After failing to move towards August lows, NZD/JPY reversed to the upside on October 2nd and is now knocking on the door of its key resistance barrier, at 69.70, marked by the high of September 12th. Even if the rate doesn’t break that barrier straight away, but instead corrects slightly lower and as long as it continues to balance above its short-term upside support line drawn from the low of October 9th, we will stay positive.
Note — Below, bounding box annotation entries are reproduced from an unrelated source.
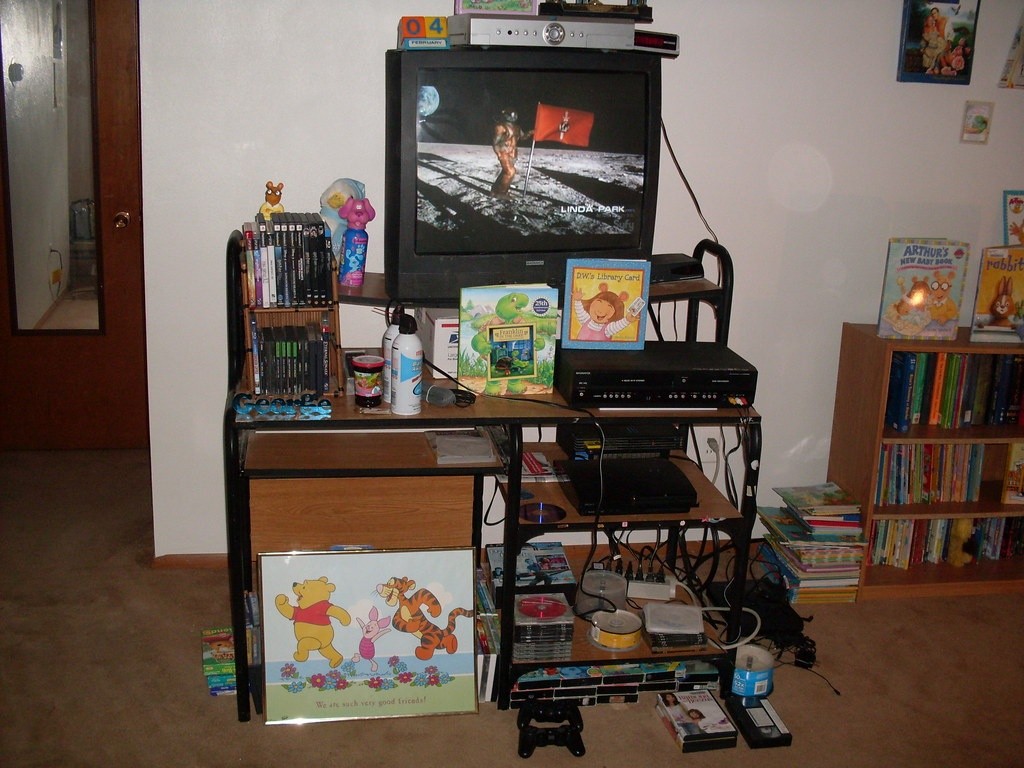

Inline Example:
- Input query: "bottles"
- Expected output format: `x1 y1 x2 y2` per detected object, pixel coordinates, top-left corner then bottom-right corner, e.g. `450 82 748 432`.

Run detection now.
382 304 423 416
337 198 376 288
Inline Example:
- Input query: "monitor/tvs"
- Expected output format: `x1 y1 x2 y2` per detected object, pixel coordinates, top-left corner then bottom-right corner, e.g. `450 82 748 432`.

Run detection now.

As mentioned above, in order to get comfortable with further upside, a break of the 69.70 zone is needed. Such a move would lift the rate above September’s highest point, which might attract more buyers into the game. We will then examine the next potential resistance obstacle at 70.08, a break of which could send the pair to the 70.57 area, marked by an intraday swing high of August 1st. The rate might stall around there, or even correct slightly lower. But if it remains above the psychological 70.00 hurdle, we will stay positive and aim for higher levels. If NZD/JPY makes a strong comeback to the 70.57 obstacle and eventually breaks it, the next resistance area to consider is the 71.25 mark, which is the low of August 1st.
Our oscillators, the RSI and the MACD, are somewhat in support of the upside. The RSI is above 50 and continues to move towards the 80 mark. The MACD is well above zero and also points to the upside, by sitting fractionally above its trigger line.
On the other hand, in order to examine lower areas, a break of the short-term upside support line is needed. This could trigger a change in the short-term trend and more sellers may join in. We will then target the 67.84 hurdle, a break of which might send the pair to the 67.20 area, marked by the low of October 9th.